WHAT TO PRODUCE ::
Extract all records. Keep each one exact.

LISTED ENTRIES ::

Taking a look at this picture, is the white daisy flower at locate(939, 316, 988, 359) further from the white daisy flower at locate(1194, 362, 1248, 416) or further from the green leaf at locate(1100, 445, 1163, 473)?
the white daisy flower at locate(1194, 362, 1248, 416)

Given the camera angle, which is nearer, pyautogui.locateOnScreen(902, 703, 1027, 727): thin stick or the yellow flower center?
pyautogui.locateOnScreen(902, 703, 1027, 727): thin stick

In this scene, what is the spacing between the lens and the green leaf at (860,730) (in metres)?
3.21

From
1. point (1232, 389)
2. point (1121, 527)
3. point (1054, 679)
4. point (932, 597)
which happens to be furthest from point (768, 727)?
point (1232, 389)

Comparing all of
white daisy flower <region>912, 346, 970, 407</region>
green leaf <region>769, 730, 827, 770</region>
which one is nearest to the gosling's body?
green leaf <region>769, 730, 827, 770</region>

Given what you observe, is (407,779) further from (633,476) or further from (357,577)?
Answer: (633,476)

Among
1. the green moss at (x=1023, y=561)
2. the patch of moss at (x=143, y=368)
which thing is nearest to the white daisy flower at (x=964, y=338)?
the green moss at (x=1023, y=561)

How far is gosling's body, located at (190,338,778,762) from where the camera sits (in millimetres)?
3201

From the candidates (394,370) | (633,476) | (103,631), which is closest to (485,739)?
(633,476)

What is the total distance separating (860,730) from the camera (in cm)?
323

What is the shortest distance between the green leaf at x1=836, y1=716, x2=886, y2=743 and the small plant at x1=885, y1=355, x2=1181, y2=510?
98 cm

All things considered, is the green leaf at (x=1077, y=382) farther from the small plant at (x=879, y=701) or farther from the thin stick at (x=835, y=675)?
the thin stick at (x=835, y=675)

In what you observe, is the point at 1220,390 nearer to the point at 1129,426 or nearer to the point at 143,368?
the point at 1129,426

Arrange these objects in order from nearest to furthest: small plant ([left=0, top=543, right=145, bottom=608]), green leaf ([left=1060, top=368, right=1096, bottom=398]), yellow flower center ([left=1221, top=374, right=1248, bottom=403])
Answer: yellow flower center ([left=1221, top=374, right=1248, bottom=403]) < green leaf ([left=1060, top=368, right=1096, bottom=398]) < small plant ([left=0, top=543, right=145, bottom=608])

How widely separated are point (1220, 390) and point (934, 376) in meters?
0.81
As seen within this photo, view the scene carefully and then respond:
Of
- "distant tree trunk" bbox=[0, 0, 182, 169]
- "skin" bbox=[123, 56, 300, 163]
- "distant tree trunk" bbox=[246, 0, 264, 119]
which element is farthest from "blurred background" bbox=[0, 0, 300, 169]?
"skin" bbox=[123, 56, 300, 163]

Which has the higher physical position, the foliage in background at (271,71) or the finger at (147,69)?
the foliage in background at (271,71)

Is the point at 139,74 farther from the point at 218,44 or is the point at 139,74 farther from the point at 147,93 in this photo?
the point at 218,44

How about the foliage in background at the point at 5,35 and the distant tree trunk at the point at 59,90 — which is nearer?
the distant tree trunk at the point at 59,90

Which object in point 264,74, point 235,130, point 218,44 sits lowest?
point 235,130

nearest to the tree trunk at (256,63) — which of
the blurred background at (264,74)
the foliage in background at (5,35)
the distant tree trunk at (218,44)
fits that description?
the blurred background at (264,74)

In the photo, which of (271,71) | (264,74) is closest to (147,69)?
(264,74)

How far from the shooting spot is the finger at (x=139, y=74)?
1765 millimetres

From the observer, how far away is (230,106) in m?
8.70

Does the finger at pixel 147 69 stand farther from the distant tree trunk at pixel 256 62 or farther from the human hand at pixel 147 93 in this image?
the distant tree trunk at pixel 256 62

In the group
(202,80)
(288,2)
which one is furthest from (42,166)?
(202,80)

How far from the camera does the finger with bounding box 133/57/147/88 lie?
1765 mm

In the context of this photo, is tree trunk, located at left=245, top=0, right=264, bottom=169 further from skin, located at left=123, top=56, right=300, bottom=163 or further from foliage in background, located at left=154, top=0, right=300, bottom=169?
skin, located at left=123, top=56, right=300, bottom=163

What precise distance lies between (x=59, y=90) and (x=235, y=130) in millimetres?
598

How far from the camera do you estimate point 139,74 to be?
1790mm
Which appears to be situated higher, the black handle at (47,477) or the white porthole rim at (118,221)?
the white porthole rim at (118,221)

RESPONSE TO THIS EXERCISE ::
Taking a look at this picture, is the white daisy flower at locate(939, 316, 988, 359) further from the white daisy flower at locate(1194, 362, 1248, 416) or further from the green leaf at locate(1100, 445, 1163, 473)?
the white daisy flower at locate(1194, 362, 1248, 416)

Given the camera angle, which is nearer, pyautogui.locateOnScreen(902, 703, 1027, 727): thin stick or the yellow flower center?
pyautogui.locateOnScreen(902, 703, 1027, 727): thin stick

In this scene, what is the spacing between the lens and the green leaf at (860,730) (in metres)?
3.21

From
1. point (1232, 389)
2. point (1121, 527)
3. point (1054, 679)
4. point (932, 597)
which happens to be furthest from point (768, 727)?
point (1232, 389)

Comparing all of
white daisy flower <region>912, 346, 970, 407</region>
green leaf <region>769, 730, 827, 770</region>
which one is nearest to the gosling's body?
green leaf <region>769, 730, 827, 770</region>

Given what you observe, is (407,779) further from (633,476) or further from (357,577)?
Answer: (633,476)

Among
1. the green moss at (x=1023, y=561)
2. the patch of moss at (x=143, y=368)
which thing is nearest to the white daisy flower at (x=964, y=338)?
the green moss at (x=1023, y=561)

How far is gosling's body, located at (190,338,778,762) from where the camera sits (in millimetres)?
3201

From the candidates (394,370) | (633,476) | (103,631), which is closest to (485,739)?
(633,476)

What is the total distance separating (860,730) from the camera (in cm)?
323

What is the shortest distance between the green leaf at x1=836, y1=716, x2=886, y2=743 and the small plant at x1=885, y1=355, x2=1181, y2=510?
98 cm

All things considered, is the green leaf at (x=1077, y=382) farther from the small plant at (x=879, y=701) or farther from the thin stick at (x=835, y=675)?
the thin stick at (x=835, y=675)

In what you observe, is the point at 1220,390 nearer to the point at 1129,426 or nearer to the point at 143,368?
the point at 1129,426

Arrange these objects in order from nearest to furthest: small plant ([left=0, top=543, right=145, bottom=608]), green leaf ([left=1060, top=368, right=1096, bottom=398]), yellow flower center ([left=1221, top=374, right=1248, bottom=403])
Answer: yellow flower center ([left=1221, top=374, right=1248, bottom=403]) < green leaf ([left=1060, top=368, right=1096, bottom=398]) < small plant ([left=0, top=543, right=145, bottom=608])

How widely separated are point (1220, 390) and point (934, 376) in meters?
0.81
As seen within this photo, view the scene carefully and then respond:
Of
- "distant tree trunk" bbox=[0, 0, 182, 169]
- "skin" bbox=[123, 56, 300, 163]
- "distant tree trunk" bbox=[246, 0, 264, 119]
which element is farthest from "blurred background" bbox=[0, 0, 300, 169]?
"skin" bbox=[123, 56, 300, 163]

Which has the higher physical position, the foliage in background at (271,71) or the finger at (147,69)?
the foliage in background at (271,71)

Is the point at 139,74 farther from the point at 218,44 or is the point at 139,74 farther from the point at 147,93 in this photo?
the point at 218,44

How about the foliage in background at the point at 5,35 and the distant tree trunk at the point at 59,90 — which is nearer?
the distant tree trunk at the point at 59,90

Which object in point 264,74, point 235,130, point 218,44 sits lowest?
point 235,130

nearest to the tree trunk at (256,63) — which of
the blurred background at (264,74)
the foliage in background at (5,35)
the distant tree trunk at (218,44)
fits that description?
the blurred background at (264,74)

In the photo, which of (271,71) | (264,74) is closest to (147,69)?
(264,74)

How far from the shooting spot is the finger at (x=139, y=74)?
1765 millimetres

From the observer, how far away is (230,106) in m?
8.70

Does the finger at pixel 147 69 stand farther from the distant tree trunk at pixel 256 62 or farther from the human hand at pixel 147 93 in this image?
the distant tree trunk at pixel 256 62

In the group
(202,80)
(288,2)
which one is furthest from (42,166)?
(202,80)

How far from the camera does the finger with bounding box 133/57/147/88 lie?
1765 mm

In the context of this photo, is tree trunk, located at left=245, top=0, right=264, bottom=169 further from skin, located at left=123, top=56, right=300, bottom=163 or further from foliage in background, located at left=154, top=0, right=300, bottom=169?
skin, located at left=123, top=56, right=300, bottom=163

What precise distance lies between (x=59, y=90) and (x=235, y=130) in millimetres?
598

How far from the camera do you estimate point 139,74 to be?
1790mm
Which appears to be situated higher, the black handle at (47,477) or the white porthole rim at (118,221)?
the white porthole rim at (118,221)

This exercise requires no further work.